Un ragazzo solo con la chitarra contro il mondo. Un diverso come B.B.King. A 9 anni Eric Clapton scoprì di essere stato rifiutato dalla madre e cresciuto dai nonni, un trauma che lo accompagnerà per molto tempo. L’unico suo rifugio è il programma tv Zio Mac che trasmetteva, anche, blues e una chitarra acustica dove, più tardi, proverà a rifare i dischi di Big Bill Bronzy. Il lungo documentario Eric Clapton: Life in 12 bars (in inglese con sottotitoli italiani, nelle sale il 26,27 e 28 febbraio distribuito da Lucky Red), racconta la storia intima e profonda di una grande icona della storia della musica, con l’aiuto di molti materiali inediti – foto e filmati familiari, esibizioni televisive e interviste storiche e recenti – messi a disposizione dallo stesso chitarrista alla regista Lili Fini Zanuck. Le dodici battute del blues sono state la sua unica costante, anche se nella sua vita rocambolesca ha attraversato centinaia di momenti magici e tragici: la sua dipendenza, per anni, dalle droghe prima «andavo in tour portandomi bustoni di cocaina» – ecco come nacque Cocaine- e dall’alcol poi, «sviluppai un’ossessione per Courvoisier e Remy Martin, di prima mattina».
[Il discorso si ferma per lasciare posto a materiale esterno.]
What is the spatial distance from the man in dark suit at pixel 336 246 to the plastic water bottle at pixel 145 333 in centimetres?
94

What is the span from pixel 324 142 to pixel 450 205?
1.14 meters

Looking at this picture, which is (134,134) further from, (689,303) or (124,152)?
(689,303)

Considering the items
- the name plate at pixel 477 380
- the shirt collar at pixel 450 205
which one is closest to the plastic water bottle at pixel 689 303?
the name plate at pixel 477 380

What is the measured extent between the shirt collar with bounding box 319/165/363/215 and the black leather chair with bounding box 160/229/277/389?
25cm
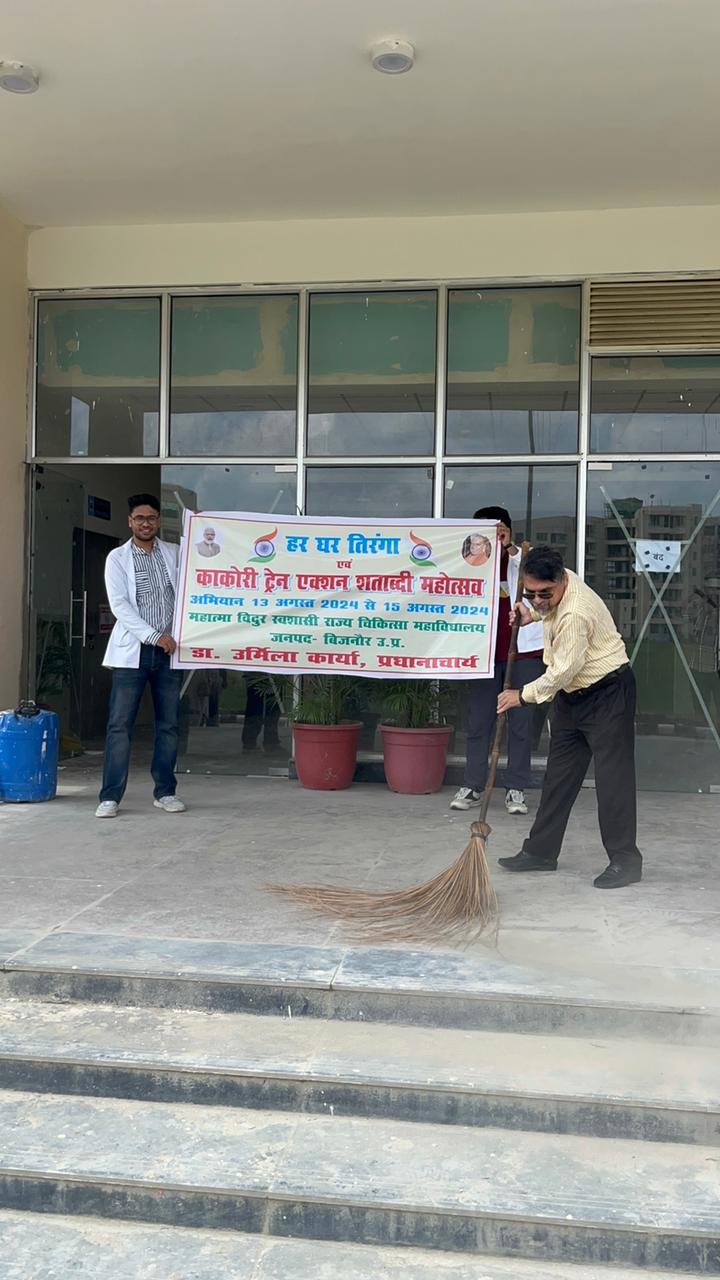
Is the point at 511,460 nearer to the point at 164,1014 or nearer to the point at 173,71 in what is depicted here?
the point at 173,71

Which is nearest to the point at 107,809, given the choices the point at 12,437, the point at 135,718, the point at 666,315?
the point at 135,718

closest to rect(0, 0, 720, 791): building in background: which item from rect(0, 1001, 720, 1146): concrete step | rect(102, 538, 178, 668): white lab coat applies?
rect(102, 538, 178, 668): white lab coat

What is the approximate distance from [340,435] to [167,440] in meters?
1.31

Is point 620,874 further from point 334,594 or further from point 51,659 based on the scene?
point 51,659

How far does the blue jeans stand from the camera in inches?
248

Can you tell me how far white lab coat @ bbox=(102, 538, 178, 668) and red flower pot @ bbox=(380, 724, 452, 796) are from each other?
188 centimetres

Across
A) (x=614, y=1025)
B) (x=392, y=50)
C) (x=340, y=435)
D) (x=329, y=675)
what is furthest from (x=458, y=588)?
(x=614, y=1025)

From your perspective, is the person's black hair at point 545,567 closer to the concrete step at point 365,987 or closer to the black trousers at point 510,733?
the concrete step at point 365,987

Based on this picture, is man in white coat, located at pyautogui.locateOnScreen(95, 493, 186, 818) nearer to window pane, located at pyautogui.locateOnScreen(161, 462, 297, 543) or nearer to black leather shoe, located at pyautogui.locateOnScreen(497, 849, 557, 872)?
window pane, located at pyautogui.locateOnScreen(161, 462, 297, 543)

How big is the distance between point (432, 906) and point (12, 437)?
5291 mm

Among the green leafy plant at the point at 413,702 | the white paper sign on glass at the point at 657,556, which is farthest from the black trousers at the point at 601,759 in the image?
the white paper sign on glass at the point at 657,556

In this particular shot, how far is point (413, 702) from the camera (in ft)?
23.6

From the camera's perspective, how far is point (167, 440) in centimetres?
799

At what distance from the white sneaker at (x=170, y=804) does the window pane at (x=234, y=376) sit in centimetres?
277
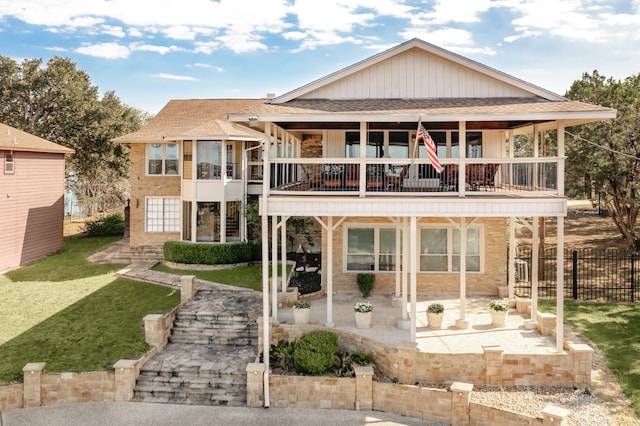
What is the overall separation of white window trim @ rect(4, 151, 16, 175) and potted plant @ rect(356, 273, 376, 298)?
16.2m

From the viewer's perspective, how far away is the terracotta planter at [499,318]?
1404cm

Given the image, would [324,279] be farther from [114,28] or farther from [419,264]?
[114,28]

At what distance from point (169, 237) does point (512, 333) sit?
55.6 ft

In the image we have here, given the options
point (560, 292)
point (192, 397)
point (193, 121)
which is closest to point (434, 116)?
point (560, 292)

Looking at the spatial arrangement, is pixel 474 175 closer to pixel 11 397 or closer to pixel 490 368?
pixel 490 368

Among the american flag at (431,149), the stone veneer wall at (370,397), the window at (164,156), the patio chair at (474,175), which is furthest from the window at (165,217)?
the american flag at (431,149)

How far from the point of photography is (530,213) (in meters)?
12.5

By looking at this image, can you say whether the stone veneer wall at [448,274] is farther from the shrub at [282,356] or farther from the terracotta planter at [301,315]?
the shrub at [282,356]

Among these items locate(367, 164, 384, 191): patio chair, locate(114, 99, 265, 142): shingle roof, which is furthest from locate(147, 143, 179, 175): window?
locate(367, 164, 384, 191): patio chair

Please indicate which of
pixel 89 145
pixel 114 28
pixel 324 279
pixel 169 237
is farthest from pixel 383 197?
pixel 89 145

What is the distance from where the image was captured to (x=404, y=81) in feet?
52.3

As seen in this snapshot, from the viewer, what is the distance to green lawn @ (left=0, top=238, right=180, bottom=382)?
41.6 ft

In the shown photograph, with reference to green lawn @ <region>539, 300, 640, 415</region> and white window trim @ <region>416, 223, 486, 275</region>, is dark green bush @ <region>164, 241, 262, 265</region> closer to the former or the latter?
white window trim @ <region>416, 223, 486, 275</region>

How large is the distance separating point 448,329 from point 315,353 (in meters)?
4.22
Un’irrequietezza di fondo che gli farà cambiare band a ripetizione (Yardbirds, John Mayall & The bluesbreakers, the Cream, Blind Faith e Derek and the Dominos) e gli farà stringere amicizia con Jimi Hendrix, George Harrison, Roger Waters. Proprio l’amore tormentato della favola persiana di Layla e Majnun sarà l’ispirazione per il travolgente Layla, la sua dichiarazione sonora a Pattie Boyd, la moglie di Harrison, mentre le immagini live di Presence of the Lord (con Stevie Winwood) o in studio per l’assolo di Good to me as I am to you (con Aretha Franklin) sono strepitose così come i diversi filmini girati durante le prove o le registrazioni di brani nella sua villa nel Surrey.

Anche i suoi lunghi periodi bui – quando spendeva un patrimonio in sostanze stupefacenti, vendeva le sue chitarre agli spacciatori (e gli amici come Pete Townshend le ricompravano) o si presentava sul palco strafatto (i suoi leggendari commenti razzisti in concerto nel 1976 a favore del National Front) e veniva bersagliato da bottiglie e lattine dal pubblico e naturalmente la terribile vicenda del figlio Conor, morto a quattro anni cadendo dalla finestra al 54° piano di un grattacielo. Alla fine proprio quella dozzina di misure gli hanno salvato la vita e gli hanno fatto ottenere ben 18 Grammy Awards.